Both men were armed. According to prosecutors, the coach handed his gun to a friend and told Clemmons they should fight with fists. Clemmons rejected that idea and shot Latimore five times. The father fled but turned himself in to police later that evening.

Shaquille Latimore, second from right, sits with two players on the youth football league he assistant coaches at a park in south St. Louis on Thursday, Oct. 19, 2023. (Allie Schallert/St. Louis Post-Dispatch via AP)
Shaquille Latimore, second from right, sits with two players on the youth football league he assistant coaches at a park in south St. Louis on Thursday, Oct. 19, 2023. (Allie Schallert/St. Louis Post-Dispatch via AP)

The team was then suspended over what St. Louis officials described as “a series of incidents perpetuated by adults” that culminated in the shooting near a practice field in Sherman Park. Latimore said at the time that he was upset about the decision, calling it “not fair” that the team should suffer.

The defense argued that the shooting was in self defense and filed a motion for a new trial.

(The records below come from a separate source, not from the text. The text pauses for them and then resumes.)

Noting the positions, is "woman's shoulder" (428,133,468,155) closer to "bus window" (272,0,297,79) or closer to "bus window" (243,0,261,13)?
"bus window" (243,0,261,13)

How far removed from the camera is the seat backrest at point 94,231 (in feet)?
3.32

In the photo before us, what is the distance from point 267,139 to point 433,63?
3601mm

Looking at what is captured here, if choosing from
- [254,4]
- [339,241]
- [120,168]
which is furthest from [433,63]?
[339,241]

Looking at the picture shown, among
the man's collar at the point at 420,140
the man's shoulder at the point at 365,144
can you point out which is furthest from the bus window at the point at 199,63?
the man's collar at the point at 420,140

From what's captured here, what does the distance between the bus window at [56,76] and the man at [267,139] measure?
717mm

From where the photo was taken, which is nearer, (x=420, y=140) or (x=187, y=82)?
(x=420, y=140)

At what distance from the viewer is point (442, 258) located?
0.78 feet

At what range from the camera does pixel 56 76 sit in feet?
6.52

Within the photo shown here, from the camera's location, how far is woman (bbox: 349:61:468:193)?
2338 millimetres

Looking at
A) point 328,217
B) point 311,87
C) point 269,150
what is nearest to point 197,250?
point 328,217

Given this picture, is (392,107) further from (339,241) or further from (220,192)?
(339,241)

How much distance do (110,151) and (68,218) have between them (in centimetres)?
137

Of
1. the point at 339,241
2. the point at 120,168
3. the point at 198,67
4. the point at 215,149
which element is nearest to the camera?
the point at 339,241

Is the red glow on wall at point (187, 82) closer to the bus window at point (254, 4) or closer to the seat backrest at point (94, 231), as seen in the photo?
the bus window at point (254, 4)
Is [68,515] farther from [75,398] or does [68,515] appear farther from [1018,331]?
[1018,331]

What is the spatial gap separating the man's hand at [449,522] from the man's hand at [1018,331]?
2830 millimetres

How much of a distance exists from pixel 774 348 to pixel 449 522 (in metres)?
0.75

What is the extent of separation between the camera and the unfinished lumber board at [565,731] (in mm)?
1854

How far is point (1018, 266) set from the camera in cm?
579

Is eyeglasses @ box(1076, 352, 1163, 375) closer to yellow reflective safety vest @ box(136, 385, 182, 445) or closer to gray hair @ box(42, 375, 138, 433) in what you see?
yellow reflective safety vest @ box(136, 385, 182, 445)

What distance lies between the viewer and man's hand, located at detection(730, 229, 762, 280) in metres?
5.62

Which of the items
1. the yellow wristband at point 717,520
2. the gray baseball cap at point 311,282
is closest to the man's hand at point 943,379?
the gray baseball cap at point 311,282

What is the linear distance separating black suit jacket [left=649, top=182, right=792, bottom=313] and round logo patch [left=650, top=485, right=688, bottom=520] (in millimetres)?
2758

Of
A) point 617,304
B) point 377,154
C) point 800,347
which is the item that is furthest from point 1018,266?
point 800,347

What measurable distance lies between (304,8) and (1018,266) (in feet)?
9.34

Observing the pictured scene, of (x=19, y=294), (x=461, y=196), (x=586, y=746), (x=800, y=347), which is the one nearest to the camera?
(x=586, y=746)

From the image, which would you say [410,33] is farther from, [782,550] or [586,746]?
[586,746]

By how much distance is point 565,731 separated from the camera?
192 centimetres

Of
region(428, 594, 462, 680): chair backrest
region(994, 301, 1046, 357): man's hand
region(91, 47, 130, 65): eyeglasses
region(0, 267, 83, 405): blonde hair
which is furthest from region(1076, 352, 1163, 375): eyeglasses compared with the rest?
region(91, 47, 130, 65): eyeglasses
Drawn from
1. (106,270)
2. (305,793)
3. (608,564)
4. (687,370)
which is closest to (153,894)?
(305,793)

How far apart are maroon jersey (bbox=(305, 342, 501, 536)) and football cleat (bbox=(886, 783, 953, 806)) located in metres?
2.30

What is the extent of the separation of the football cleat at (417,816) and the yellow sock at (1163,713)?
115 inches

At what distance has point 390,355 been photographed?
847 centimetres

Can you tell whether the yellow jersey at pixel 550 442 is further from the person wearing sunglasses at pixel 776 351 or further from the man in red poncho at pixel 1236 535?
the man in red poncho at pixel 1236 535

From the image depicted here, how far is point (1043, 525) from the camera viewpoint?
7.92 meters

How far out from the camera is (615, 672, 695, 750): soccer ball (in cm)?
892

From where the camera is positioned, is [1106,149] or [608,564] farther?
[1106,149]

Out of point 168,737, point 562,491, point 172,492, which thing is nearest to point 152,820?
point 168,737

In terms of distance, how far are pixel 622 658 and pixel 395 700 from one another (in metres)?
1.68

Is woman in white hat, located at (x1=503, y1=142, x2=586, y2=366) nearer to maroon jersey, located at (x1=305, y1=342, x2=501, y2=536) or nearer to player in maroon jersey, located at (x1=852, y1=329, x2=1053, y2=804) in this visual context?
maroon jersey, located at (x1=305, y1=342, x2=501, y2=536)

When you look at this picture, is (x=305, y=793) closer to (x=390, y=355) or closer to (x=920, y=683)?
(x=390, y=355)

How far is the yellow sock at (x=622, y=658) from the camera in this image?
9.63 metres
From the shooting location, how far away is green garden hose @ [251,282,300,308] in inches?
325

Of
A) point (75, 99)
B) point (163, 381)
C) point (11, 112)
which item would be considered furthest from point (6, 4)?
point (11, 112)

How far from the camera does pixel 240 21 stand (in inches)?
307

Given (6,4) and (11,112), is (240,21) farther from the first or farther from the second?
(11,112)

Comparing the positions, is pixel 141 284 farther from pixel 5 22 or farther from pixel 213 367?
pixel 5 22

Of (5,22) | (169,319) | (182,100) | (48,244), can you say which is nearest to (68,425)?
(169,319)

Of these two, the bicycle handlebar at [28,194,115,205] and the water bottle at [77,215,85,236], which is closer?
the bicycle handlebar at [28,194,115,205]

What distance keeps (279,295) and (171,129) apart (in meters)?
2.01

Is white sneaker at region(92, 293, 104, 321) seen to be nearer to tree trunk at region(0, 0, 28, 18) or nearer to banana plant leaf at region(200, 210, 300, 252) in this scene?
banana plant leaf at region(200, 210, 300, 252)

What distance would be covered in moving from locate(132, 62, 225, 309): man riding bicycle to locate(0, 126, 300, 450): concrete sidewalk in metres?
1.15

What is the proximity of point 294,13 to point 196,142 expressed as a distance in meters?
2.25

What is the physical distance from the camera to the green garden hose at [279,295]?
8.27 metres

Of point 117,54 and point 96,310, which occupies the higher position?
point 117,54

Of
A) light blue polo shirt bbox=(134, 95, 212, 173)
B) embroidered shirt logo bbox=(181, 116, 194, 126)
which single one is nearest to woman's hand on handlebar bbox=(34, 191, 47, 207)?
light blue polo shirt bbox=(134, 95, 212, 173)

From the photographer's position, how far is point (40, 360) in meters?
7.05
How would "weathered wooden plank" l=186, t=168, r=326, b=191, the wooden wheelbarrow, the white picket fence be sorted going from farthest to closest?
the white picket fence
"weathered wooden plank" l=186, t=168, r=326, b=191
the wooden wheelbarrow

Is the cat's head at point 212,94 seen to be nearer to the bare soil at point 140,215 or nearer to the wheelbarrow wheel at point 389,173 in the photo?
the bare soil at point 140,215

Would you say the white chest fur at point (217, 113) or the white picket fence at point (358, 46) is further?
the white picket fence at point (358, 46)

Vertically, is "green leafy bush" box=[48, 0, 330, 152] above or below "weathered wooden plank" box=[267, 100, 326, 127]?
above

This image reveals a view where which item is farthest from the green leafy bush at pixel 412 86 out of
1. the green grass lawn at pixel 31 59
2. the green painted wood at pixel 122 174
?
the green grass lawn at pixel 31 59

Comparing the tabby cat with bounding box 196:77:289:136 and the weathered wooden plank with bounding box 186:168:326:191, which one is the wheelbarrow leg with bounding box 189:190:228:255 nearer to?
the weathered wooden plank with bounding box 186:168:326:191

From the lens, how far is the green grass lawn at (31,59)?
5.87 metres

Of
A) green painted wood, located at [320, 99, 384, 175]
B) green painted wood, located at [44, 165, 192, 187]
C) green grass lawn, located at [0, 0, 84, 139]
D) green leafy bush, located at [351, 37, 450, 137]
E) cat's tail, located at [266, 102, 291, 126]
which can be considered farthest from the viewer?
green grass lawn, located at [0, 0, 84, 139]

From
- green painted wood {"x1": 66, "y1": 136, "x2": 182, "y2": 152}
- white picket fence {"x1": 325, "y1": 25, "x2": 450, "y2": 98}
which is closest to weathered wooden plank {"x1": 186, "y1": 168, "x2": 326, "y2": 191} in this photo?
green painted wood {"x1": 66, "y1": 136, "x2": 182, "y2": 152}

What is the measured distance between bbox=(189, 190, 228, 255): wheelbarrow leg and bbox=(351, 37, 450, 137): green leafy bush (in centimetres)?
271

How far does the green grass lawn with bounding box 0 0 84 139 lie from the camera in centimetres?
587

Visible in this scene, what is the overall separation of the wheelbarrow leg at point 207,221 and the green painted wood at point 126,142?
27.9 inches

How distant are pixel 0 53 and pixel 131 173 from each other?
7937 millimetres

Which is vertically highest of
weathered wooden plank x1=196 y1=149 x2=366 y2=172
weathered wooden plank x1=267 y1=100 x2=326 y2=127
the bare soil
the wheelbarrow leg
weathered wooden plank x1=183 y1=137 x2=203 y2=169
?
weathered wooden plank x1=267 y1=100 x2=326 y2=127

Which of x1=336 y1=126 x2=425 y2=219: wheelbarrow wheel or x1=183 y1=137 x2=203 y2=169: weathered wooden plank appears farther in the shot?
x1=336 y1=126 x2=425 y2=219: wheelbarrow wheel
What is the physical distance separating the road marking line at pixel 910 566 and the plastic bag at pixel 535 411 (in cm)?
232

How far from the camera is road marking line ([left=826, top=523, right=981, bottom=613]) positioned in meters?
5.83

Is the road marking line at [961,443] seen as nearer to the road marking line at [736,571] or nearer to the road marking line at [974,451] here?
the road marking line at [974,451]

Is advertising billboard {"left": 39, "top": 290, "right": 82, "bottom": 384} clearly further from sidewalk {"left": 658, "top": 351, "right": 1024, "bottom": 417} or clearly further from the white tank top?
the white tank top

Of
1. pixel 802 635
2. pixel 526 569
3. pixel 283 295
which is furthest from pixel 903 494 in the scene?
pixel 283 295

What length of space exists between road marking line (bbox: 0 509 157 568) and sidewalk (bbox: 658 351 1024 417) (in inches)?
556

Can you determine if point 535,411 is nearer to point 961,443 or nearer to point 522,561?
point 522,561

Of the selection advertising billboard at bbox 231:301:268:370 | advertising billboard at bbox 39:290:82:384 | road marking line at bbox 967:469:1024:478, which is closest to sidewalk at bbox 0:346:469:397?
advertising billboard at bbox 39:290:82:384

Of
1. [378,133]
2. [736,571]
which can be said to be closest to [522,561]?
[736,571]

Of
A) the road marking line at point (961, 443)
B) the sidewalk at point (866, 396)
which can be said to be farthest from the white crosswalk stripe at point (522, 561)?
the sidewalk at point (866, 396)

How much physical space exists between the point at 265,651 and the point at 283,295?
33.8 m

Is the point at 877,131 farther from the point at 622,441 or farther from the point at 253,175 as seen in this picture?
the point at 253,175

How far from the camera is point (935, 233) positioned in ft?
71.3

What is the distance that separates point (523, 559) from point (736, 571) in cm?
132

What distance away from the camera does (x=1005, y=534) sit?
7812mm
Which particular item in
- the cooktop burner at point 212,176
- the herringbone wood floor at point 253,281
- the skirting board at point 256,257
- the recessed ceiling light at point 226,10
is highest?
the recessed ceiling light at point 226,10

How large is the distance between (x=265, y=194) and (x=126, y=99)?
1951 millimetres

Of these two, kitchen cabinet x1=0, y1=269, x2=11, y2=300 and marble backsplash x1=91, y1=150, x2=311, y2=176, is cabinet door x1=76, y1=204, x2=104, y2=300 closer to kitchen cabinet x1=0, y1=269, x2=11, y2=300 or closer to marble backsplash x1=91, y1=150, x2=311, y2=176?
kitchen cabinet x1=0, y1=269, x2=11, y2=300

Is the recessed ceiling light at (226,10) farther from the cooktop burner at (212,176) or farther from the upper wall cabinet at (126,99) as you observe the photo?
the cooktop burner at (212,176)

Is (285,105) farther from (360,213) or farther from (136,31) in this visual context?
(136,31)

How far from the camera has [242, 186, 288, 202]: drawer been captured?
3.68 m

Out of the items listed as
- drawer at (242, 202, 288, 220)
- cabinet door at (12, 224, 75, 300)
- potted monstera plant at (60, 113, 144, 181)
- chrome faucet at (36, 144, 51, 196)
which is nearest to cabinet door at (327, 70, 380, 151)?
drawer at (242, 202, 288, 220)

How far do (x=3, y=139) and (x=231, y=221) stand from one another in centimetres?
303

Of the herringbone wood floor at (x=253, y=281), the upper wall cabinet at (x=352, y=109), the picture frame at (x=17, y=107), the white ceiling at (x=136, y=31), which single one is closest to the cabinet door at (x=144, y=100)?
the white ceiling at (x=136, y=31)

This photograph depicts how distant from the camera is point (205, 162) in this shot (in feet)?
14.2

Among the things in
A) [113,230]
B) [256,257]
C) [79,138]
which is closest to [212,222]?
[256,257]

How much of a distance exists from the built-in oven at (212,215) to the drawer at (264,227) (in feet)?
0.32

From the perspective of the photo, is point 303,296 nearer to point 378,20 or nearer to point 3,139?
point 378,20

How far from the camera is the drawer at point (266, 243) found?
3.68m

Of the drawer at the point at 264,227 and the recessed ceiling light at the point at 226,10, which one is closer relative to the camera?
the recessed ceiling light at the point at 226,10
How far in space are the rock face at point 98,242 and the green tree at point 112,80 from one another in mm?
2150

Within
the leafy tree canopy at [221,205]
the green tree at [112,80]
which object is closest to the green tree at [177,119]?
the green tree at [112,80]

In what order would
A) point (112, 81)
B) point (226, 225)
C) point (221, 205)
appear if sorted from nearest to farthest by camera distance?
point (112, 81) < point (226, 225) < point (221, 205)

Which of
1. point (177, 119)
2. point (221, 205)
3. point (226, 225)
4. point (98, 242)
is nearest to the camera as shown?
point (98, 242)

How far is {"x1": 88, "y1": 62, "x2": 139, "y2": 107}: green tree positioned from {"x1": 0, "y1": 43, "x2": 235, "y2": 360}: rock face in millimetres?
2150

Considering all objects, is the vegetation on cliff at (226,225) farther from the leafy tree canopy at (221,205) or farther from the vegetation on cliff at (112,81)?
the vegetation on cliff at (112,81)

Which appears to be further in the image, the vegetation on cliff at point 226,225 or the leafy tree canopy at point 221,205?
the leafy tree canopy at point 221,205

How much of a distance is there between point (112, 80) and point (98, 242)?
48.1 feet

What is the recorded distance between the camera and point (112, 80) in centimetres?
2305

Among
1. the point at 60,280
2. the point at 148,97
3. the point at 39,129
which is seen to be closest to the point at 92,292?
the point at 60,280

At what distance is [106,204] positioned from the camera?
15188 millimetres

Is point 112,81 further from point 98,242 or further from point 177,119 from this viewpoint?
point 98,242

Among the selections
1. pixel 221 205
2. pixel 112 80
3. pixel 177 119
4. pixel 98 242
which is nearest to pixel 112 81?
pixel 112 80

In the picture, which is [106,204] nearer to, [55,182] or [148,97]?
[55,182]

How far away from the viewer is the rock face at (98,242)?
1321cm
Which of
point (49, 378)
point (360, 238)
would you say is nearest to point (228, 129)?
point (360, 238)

St. Louis Circuit Attorney’s Office said the two men were at odds over the amount of playing time Clemmons’s son had been getting.

“Violence, especially in youth sports, is completely unacceptable and undermines the purpose of these programs — teaching teamwork, discipline, and respect,” said Circuit Attorney Gabe Gore in a news release after the jury returned the guilty verdict.

After the shooting, the Urban League of Metropolitan St. Louis partnered with the city to offer counseling to the players and others who witnessed the shooting.